··· Input for this task
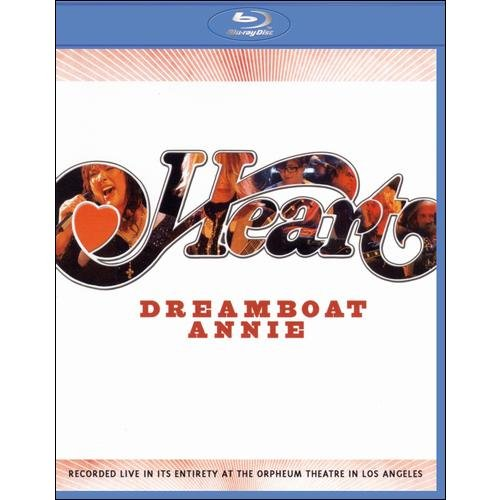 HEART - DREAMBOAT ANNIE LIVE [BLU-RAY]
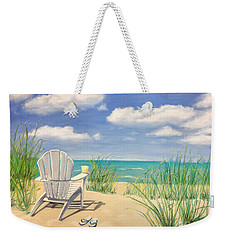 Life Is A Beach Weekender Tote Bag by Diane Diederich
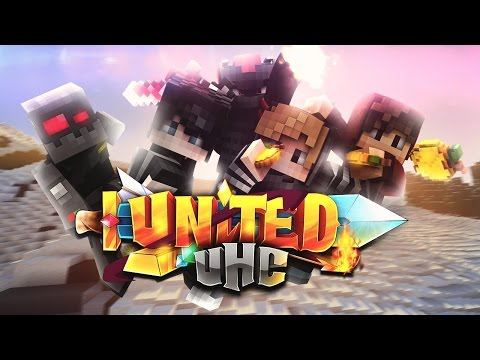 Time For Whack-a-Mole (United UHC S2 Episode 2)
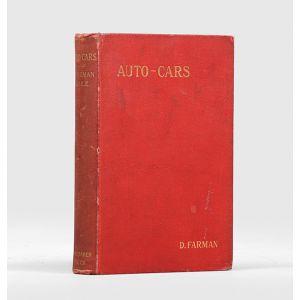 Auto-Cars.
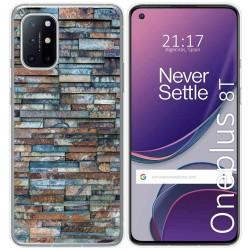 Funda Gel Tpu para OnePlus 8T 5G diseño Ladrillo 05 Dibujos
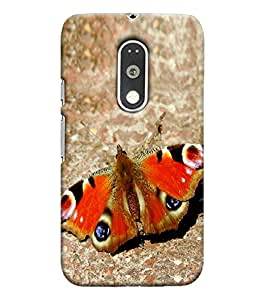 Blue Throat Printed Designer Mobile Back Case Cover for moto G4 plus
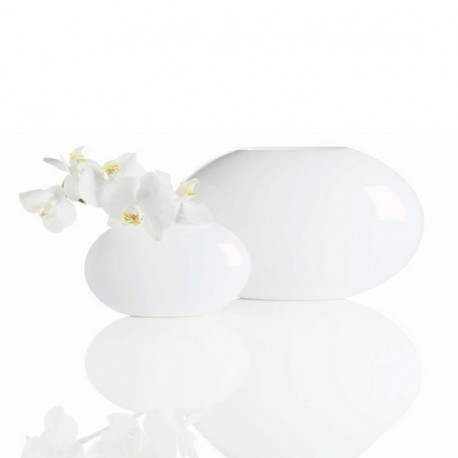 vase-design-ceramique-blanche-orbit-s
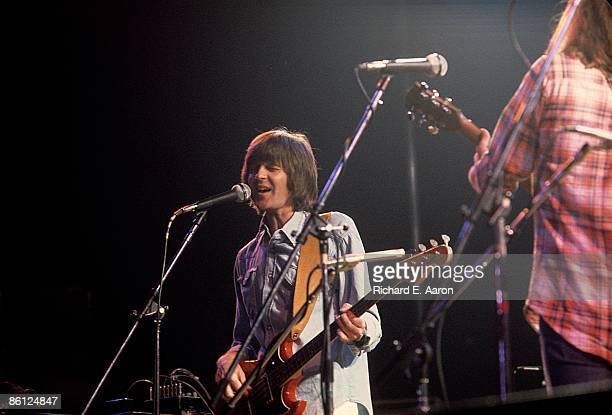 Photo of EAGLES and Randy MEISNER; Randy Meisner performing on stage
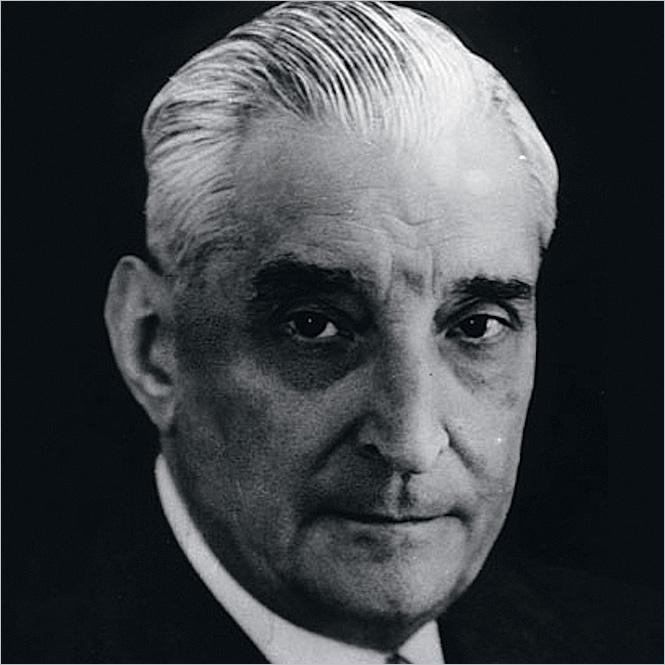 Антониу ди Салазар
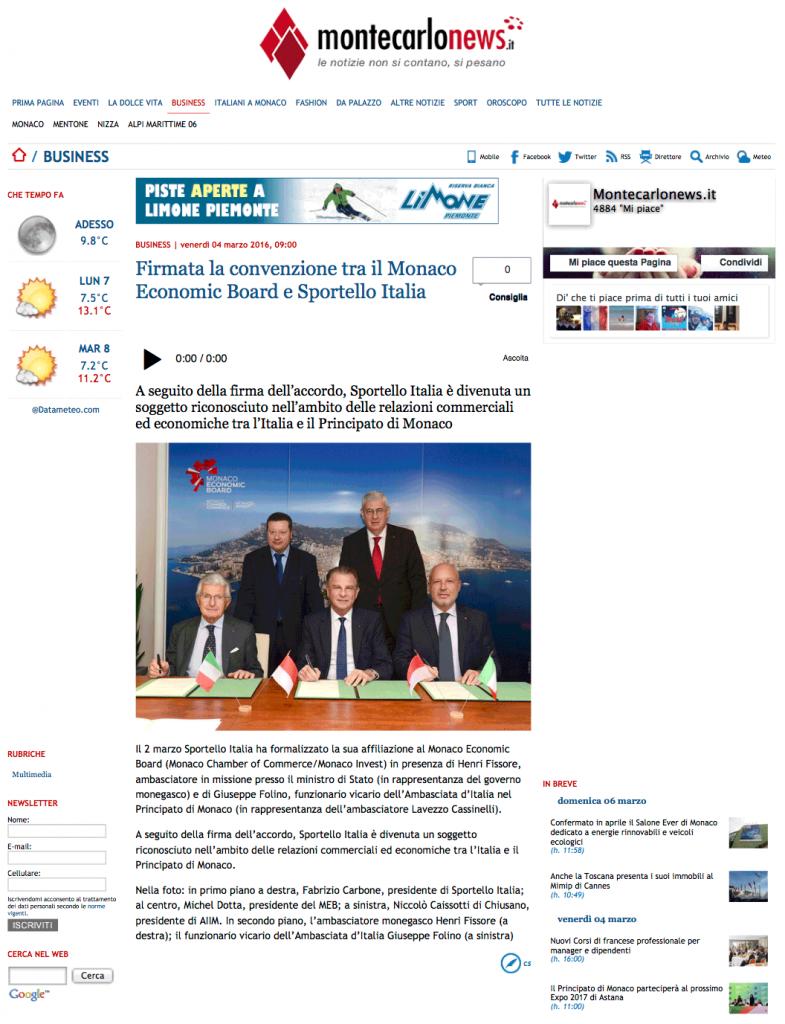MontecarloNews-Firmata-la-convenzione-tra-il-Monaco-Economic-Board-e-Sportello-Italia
······
Work to complete: Every line above is to be written out unchanged, with the pictures omitted.

Solution for this task:
 HEART - DREAMBOAT ANNIE LIVE [BLU-RAY]
 Life Is A Beach Weekender Tote Bag by Diane Diederich
 Time For Whack-a-Mole (United UHC S2 Episode 2)
 Auto-Cars.
 Funda Gel Tpu para OnePlus 8T 5G diseño Ladrillo 05 Dibujos
 Blue Throat Printed Designer Mobile Back Case Cover for moto G4 plus
 vase-design-ceramique-blanche-orbit-s
 Photo of EAGLES and Randy MEISNER; Randy Meisner performing on stage
 Антониу ди Салазар
MontecarloNews-Firmata-la-convenzione-tra-il-Monaco-Economic-Board-e-Sportello-Italia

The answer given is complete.